Doch auch in England hageln deutsche Bomben. Tim muss erneut fliehen. Mit Tom, Mary und vielen anderen wagt er die Überfahrt über den Atlantik – nach Argentinien. Die Katze schmuggelt er an Bord, verborgen vor den Blicken der Erwachsenen. Sie wird zum Symbol dafür, dass Menschlichkeit in Zeiten der Entfremdung nur im Zusammenhalt bewahrt werden kann.
Die Bilderfolge erschien 1940 in einer argentinischen Zeitung. Nun liegt sie erstmals als Bilderbuch „zum Ausmalen und Erzählen“ für Kinder ab sieben Jahren vor – herausgegeben vom Jüdischen Museum Cohn-Scheune im niedersächsischen Rotenburg (Wümme), und das in Zusammenarbeit mit der Zürcher Stiftung Clément Moreau.

Das Buch geht zurück auf eine Ausstellung vor rund einem Jahr, initiiert von der Rotenburger Exilforscherin Inge Hansen-Schaberg aus dem Vorstand der Cohn-Scheune. Ihr Anliegen war es, das Schicksal von Kindern im Exil sichtbar zu machen. „Wir haben wieder überall Krieg und Flucht“, sagte sie damals, „und viele Menschen, die mit traumatischen Erfahrungen zu uns kommen.“
Clément Moreau, 1903 als Carl Meffert in Koblenz geboren, war sein Leben lang unterwegs. Früh geriet er in Konflikt mit der Obrigkeit, nach dem Ersten Weltkrieg schloss er sich dem marxistischen Spartakusbund an. Nach drei Jahren Zuchthaus zog es ihn in den 1920ern nach Berlin, wo er bei Käthe Kollwitz lernte, im Umfeld von George Grosz sowie des Bremer Künstlers Heinrich Vogeler verkehrte.
Später entkam er der Gestapo nur knapp – mit einem Sprung auf die Schweizer Seite des Badischen Bahnhofs in Basel. Fortan lebte er im Untergrund. Aus Carl Meffert wurde Clément Moreau, der sich als Gebrauchsgrafiker in den Dienst des Schweizer Proletariats stellte. 1935, an seinem 32. Geburtstag, verließ er Europa mit einem Nansen-Pass für Staatenlose Richtung Argentinien. Dort schlug er sich durch als Karikaturist, Zeichenlehrer, Beobachter. „Von Beruf bin ich Emigrant“, sagte er über sich selbst. Kunst war ihm ein Mittel des Widerstands und der Aufklärung: mit Holzschnitt, Linolplatte und Tusche gegen Armut, Faschismus, Ausbeutung.

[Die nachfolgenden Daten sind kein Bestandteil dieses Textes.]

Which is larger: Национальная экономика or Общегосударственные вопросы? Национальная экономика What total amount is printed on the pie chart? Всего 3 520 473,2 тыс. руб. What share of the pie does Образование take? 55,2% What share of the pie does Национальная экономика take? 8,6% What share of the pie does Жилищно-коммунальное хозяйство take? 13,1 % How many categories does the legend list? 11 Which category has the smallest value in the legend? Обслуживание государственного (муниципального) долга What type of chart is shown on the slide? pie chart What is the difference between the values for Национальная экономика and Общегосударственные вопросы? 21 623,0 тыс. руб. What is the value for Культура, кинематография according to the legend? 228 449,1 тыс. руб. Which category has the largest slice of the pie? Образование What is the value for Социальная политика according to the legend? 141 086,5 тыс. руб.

Moreaus sonstiges Werk ist von scharfen Schwarz-Weiß-Kontrasten geprägt, die die Härte des 20. Jahrhunderts einfangen. Etwa „Nacht über Deutschland“, 107 Linolschnitte, veröffentlicht in südamerikanischen Zeitungen: eindringliche Bilder von Gefängnissen, Folter und uniformierten Hitlerjungen, die den dortigen Lesern das Grauen der deutschen Volksgemeinschaft vor Augen führen sollten.

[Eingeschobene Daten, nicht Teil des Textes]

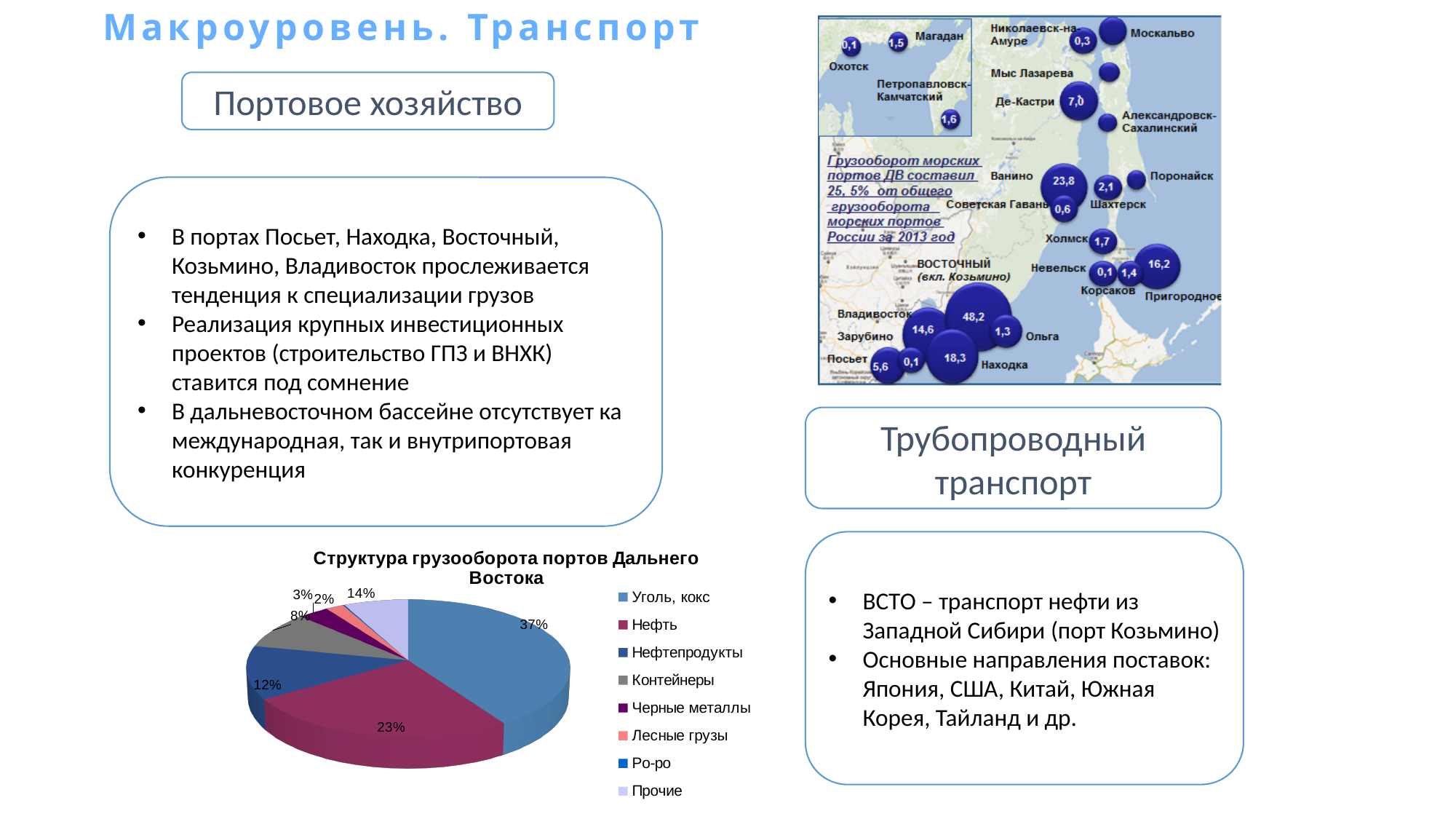
On the map in the top right, what value is shown for 'Восточный (вкл. Козьмино)'? 48,2 What kind of chart is 'Структура грузооборота портов Дальнего Востока'? Pie chart In the pie chart 'Структура грузооборота портов Дальнего Востока', how many percentage points larger is 'Уголь, кокс' than 'Нефть'? 14 percentage points In the pie chart 'Структура грузооборота портов Дальнего Востока', which category has the largest share? Уголь, кокс In the pie chart 'Структура грузооборота портов Дальнего Востока', how many percentage points larger is 'Нефть' than 'Нефтепродукты'? 11 percentage points In the pie chart 'Структура грузооборота портов Дальнего Востока', which is larger: 'Нефтепродукты' or 'Контейнеры'? Нефтепродукты In the pie chart 'Структура грузооборота портов Дальнего Востока', what share does 'Нефть' have? 23% How many categories does the legend of the pie chart 'Структура грузооборота портов Дальнего Востока' list? 8 On the map in the top right, what value is shown for 'Ванино'? 23,8 In the pie chart 'Структура грузооборота портов Дальнего Востока', what share does 'Контейнеры' have? 8% In the pie chart 'Структура грузооборота портов Дальнего Востока', what share does 'Уголь, кокс' have? 37% In the pie chart 'Структура грузооборота портов Дальнего Востока', what share does 'Прочие' have? 14%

Clément Moreau: „Tim, Tom und Mary. Eine Bildergeschichte über Flucht und Solidarität“, Hentrich & Hentrich Verlag, Leipzig 2025, 36 S., 19 Abb., 16,90 Euro
Ganz anders die elf Temperabilder in „Tim, Tom und Mary“: Helle Pastelltöne verleihen ihnen eine spielerische Leichtigkeit, machen sie Kindern zugänglich. Moreau lädt die jungen Leser sogar ein, sieben weitere Zeichnungen selbst auszumalen. Doch inmitten all des Freundlichen bleibt die Bedrohung spürbar – in den Schatten, in den gebeugten Körpern, in der hastigen Bewegung der Figuren, wenn sie in den Luftschutzbunker drängen.
Mehr als 80 Jahre später wirkt das alles beklemmend aktuell. Kinder tragen auch heute Katzen durch zerstörte Städte, sie steigen in Boote, suchen ein neues Zuhause. Moreaus „Tim, Tom und Mary“ erzählt ihre Geschichte. Das Buch fordert Empathie ein und verweigert sich zugleich dem Fatalismus: Die Kinder schaffen es, gemeinsam, trotz allem.